» **Selected extract**
_ _ _ _

In [1]:
# !pip install duckdb
# https://duckdb.org/docs/api/python/overview.html


In [1]:
import os, time, json
import duckdb as ddb
import pandas as pd

In [37]:


def show_tables(cursor):
    if not isinstance(cursor, duckdb.duckdb.DuckDBPyConnection):
        print("DB not connected..")
        return False
    cursor.execute("""SHOW TABLES;""")
    rows = cursor.fetchall()
    if len(rows)==0:
        print("No table available,")
    else:
        print(f"Number of tables: {len(rows)}")
        # Display the fetched rows
        for row in rows:
            print(row)
            
def create_table(cursor, table_nm, schema):
    if not isinstance(cursor, duckdb.duckdb.DuckDBPyConnection):
        print("DB not connected..")
        return False
    query = f"""CREATE TABLE IF NOT EXISTS {table_nm}
                {schema}"""
    # Create a table
    cursor.execute(query)
    
def insert_single_data_into_table(cursor, table_nm, data_tuple):
    if not isinstance(cursor, duckdb.duckdb.DuckDBPyConnection):
        print("DB not connected..")

_ _ _ _

» **Recorded information**
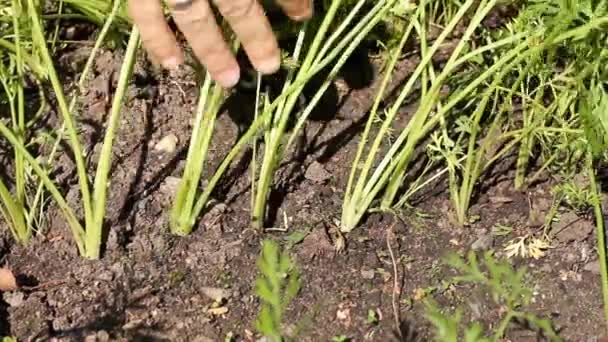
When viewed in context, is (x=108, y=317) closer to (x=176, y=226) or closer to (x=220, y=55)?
(x=176, y=226)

_ _ _ _

» **Problems**
**a)** Answer these questions from the DuckDB notebook code, one line each, marked as the questions are:
(i) Under what alias is duckdb imported?
(ii) What does show_tables print when the query returns no rows?
(iii) With what words does the query built in create_table begin?
**b)** Decide whether each statement agrees with the DuckDB notebook code. Answer yes or no, and quote the words that decide it.
(i) The notebook imports pandas under the name pd.
(ii) When tables exist, show_tables prints how many there are.
(iii) The line that installs duckdb with pip runs as active code.
**c)** From the DuckDB notebook code, reproduce everything from "# Display the" down to "cursor.execute(query)".

» **Answers to the problems**
**a)**
(i) ddb
(ii) No table available,
(iii) CREATE TABLE IF NOT EXISTS

**b)**
(i) Yes: "import pandas as pd"
(ii) Yes: "print(f"Number of tables: {len(rows)}")"
(iii) No: "# !pip install duckdb"

**c)**
# Display the fetched rows
        for row in rows:
            print(row)
            
def create_table(cursor, table_nm, schema):
    if not isinstance(cursor, duckdb.duckdb.DuckDBPyConnection):
        print("DB not connected..")
        return False
    query = f"""CREATE TABLE IF NOT EXISTS {table_nm}
                {schema}"""
    # Create a table
    cursor.execute(query)